A survey by international legal practice DLA Piper and YouGovStone has revealed strong feelings in the manufacturing industry about the impact of changes to National Insurance on the sector’s recovery.
In a survey of 545 senior business figures from UK companies drawn from DLA Piper’s own clients exceeding £1m turnover, 76% of those in manufacturing polled stated that they would like to see a reduction in National Insurance (NI) to encourage hiring. Interestingly, a reduction in NI was ranked more highly than R&D tax credits as a way of supporting the sector’s recovery.
The issue of National Insurance is one of the key issues of this election campaign, with Labour planning to increase National Insurance for employers and workers by 1p in the Pound from next April, and the Conservatives planning to reduce it. Many businesses have opposed the plans to increase NI contributions, claiming the move will lead to fewer jobs being created.
The survey, UK Election 2010: The Business Vote, also found 51% of manufacturing clients sampled believe David Cameron is best placed to lead UK plc into recovery with Gordon Brown receiving 4% of votes.

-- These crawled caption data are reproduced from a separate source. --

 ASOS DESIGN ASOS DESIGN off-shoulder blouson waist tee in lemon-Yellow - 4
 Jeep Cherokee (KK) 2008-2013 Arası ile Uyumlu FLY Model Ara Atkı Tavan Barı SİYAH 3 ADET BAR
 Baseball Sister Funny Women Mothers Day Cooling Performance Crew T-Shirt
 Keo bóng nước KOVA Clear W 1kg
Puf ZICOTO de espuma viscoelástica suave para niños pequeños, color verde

Jonathan Exten-Wright, partner at DLA Piper London said: "There have been strong opinions about the impact of National Insurance hikes expressed from across the sectors during this election campaign, but the strength of feeling around this issue from an industry sector that has been hit hard by the recession is clear .
"It is also interesting to note that manufacturing businesses ranked a reduction in NI contributions as more important than tax incentives for R&D activity. For an industry that relies on innovation to maintain a competitive edge, this is a clear statement from business leaders that their labour cost is a more pressing issue .

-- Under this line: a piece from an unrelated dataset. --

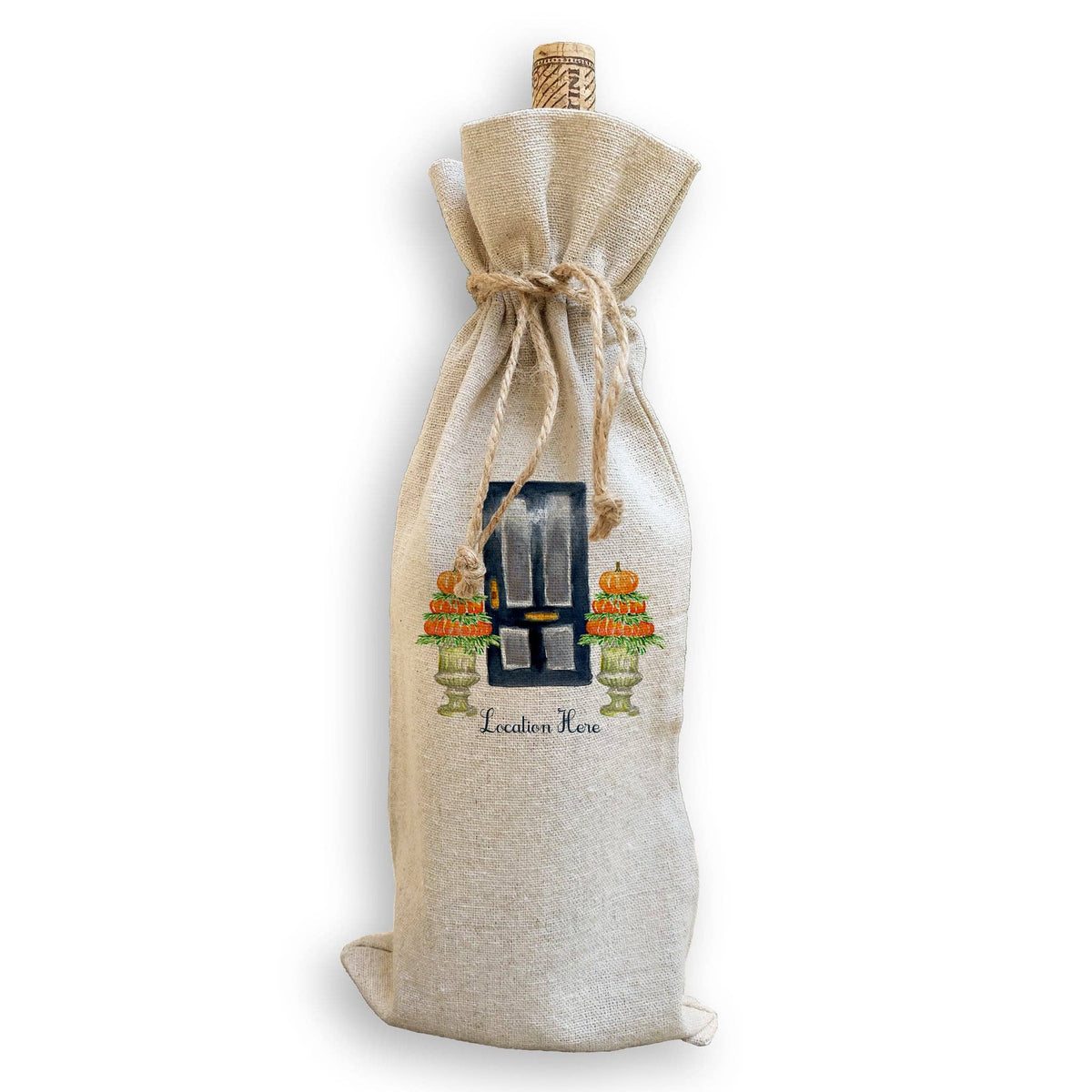 Marietta Pumpkin Topiary wine bag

Other key findings from the manufacturing sector include;
55% would like to see a complete overhaul of the structure of financial regulation such as replacing the FSA with a new Consumer Protection Agency with responsibility for supervision of banks passing to the Bank of England
53% feel their business is likely to be affected by the Carbon Reduction Commitment Energy Efficiency Scheme, with a third of those surveyed believing Climate Change should be a strategic Government priority.
Overwhelming majority of 90% of those surveyed felt that the Government should not pass legislation with the purpose of increasing the number of women on the boards of UK companies
The survey, carried out online by YouGovStone, aims to gauge the mood of British businesses on key policy areas ahead of the UK General Election on 6 May. This research sample is representative of DLA Piper’s UK client base with a turnover above £1m.